Desmier sees the transition from multiple vantage points.
“I am fortunate to be on both sides as a manufacturer and professor.”
He emphasized that adoption hinges not just on technical skills but soft skills.
“What brings about the synergy between training skills and culture? You need soft skills. You need soft skills to bring in adoption. Slowly and incrementally bring about change. That is key.”
He added, “We need education and training, but also soft skills.”
Scipione echoed that concern.
“No matter the industry, whether you work for industry or a university, change management is so important because the technology is changing so fast. How do you change and how do you create a culture in line with this rapid pace?”
He cautioned against focusing exclusively on hardware and software.
“We can keep talking about technology, but what is missing is the human element related to this change.”
Diversification, Capability and Market Direction
Padma Kuppa, chief information officer at Project DIAMOnD, raised another strategic question: market positioning.
“We talked about diversification and what the market is looking for. With 3D, there is so much capability from printing things that are small all the way up to the hull of a boat. Where does a company land when figuring out what customers need?”
Capability alone does not determine success. Access and skill matter.
“Also, how do we make sure people have accessibility to CAD tools and the know-how to use them?”
Desmier returned to the technical foundation beneath those questions.
“CAD systems, everything we are seeing today is built in silos. Getting CAD systems talking to each other is difficult.”
Interoperability, standards and intelligent file formats may ultimately determine how quickly additive manufacturing integrates into mainstream production.
The Future: Software-Defined, AI-Driven Manufacturing
The roundtable reinforced a central insight: additive manufacturing’s future is software-defined.
Intelligent digital files, validated workflows and AI-driven analytics are reshaping how production systems are designed and coordinated. The shift from subtractive to additive manufacturing is not merely technical — it is architectural.

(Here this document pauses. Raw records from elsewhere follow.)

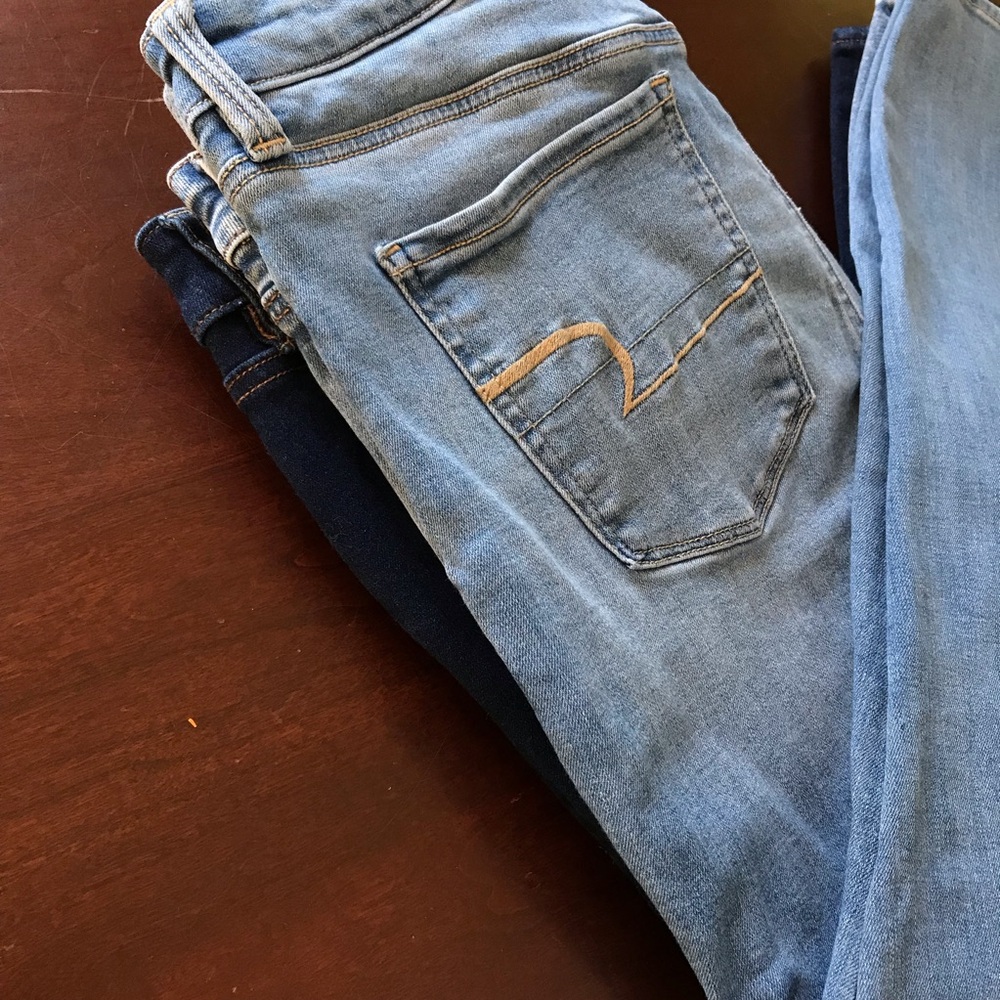 American Eagle Jeans Bundle - Sizes 8 Short & 10 Short (all ~29 in waist) - Picture 7 of 15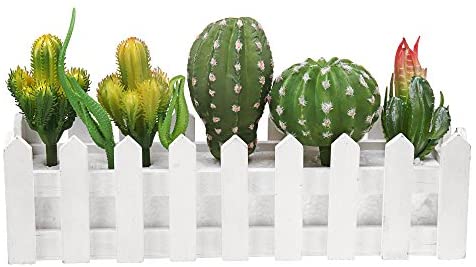 Artificial Succulent Cactus Picks 8pcs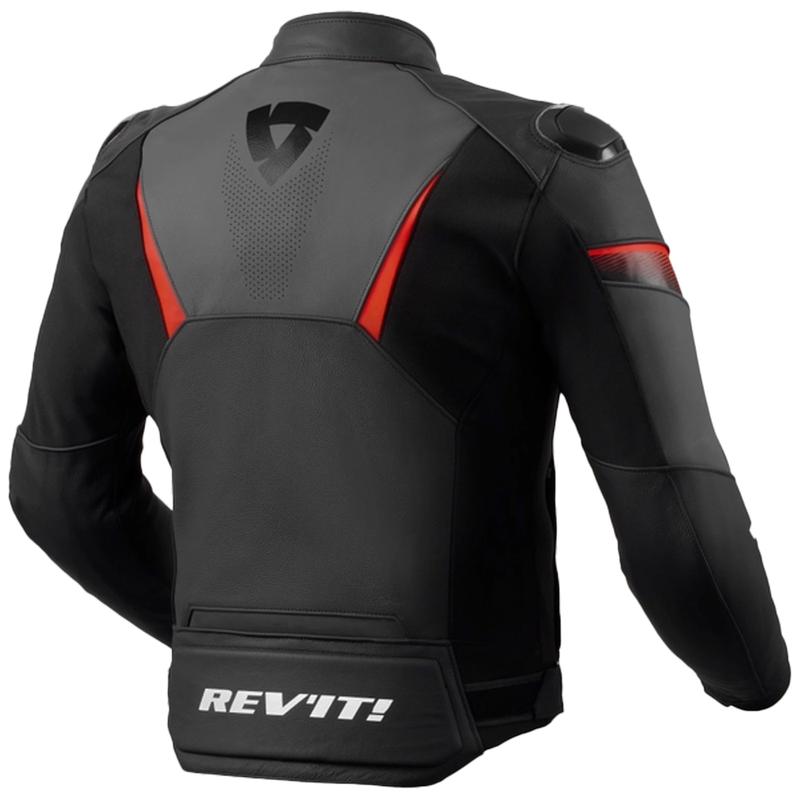 Revit Argon 2 kožna motoristička jakna crno-fluo crvena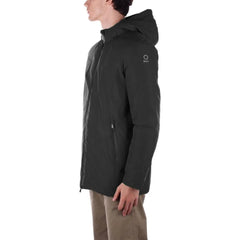 Suns Black Polyester Jackets & Coat - Rain Coats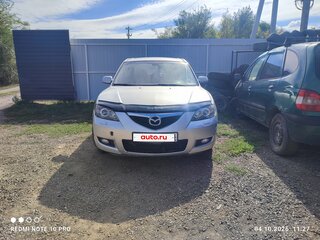 2007 Mazda 3 I (BK) Рестайлинг, серебристый, 450000 рублей, вид 1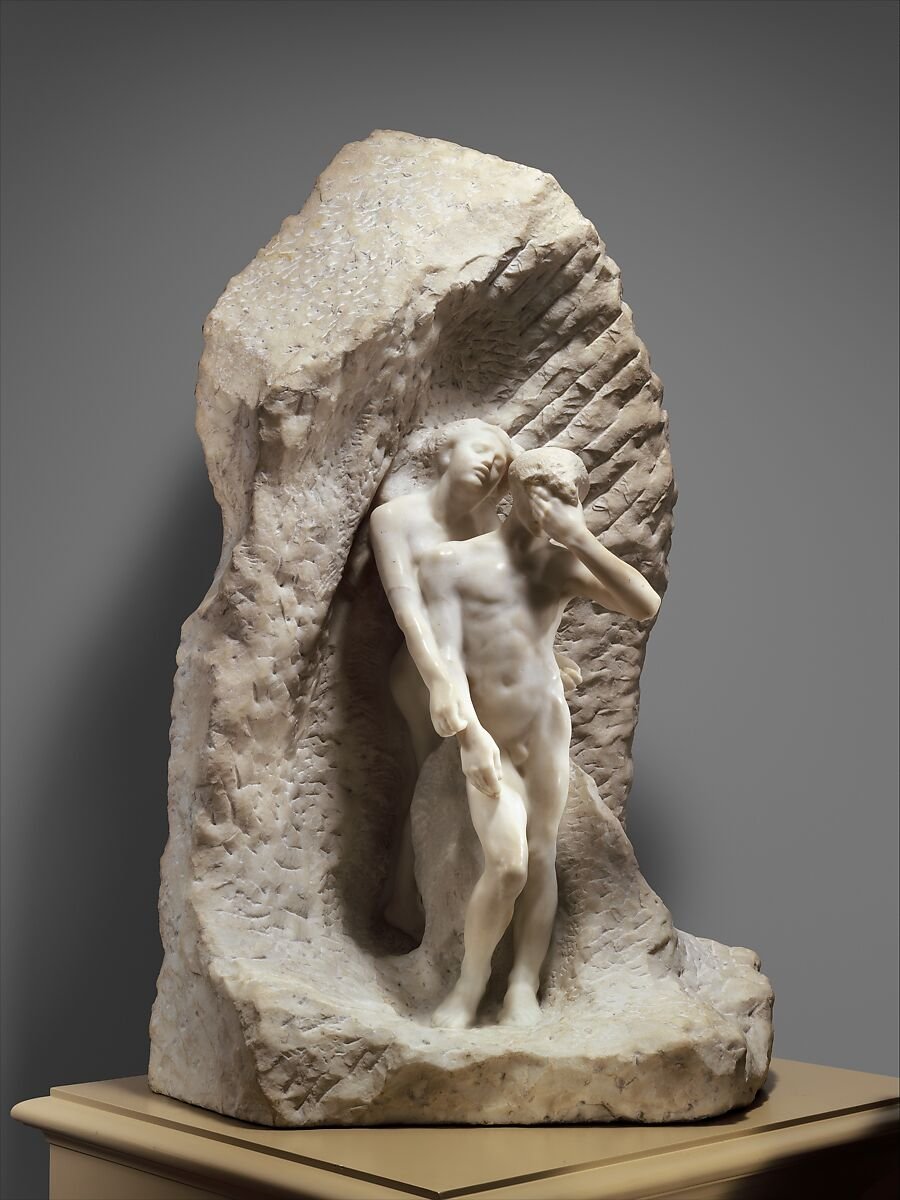 Orpheus and Eurydice by  Auguste Rodin  1893 Met Museum NYC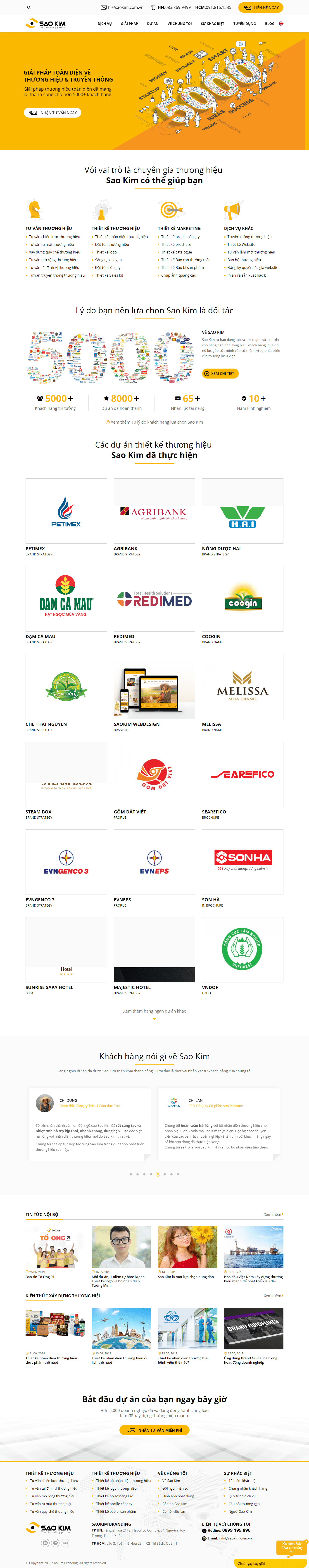 Thiết kế Web thương hiệu logo saokim.com.vn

As Desmier put it, “How do we get the culture and the mindset to change? All of this will be small incremental successes to take us up to that point with SPRs and SPR-compliant machines.”
AI adoption statistics suggest manufacturers are leaning forward. Additive manufacturing now sits at the convergence point — where digital intelligence meets physical production.
The companies that succeed will not simply purchase equipment.
They will build cultures capable of adapting to it.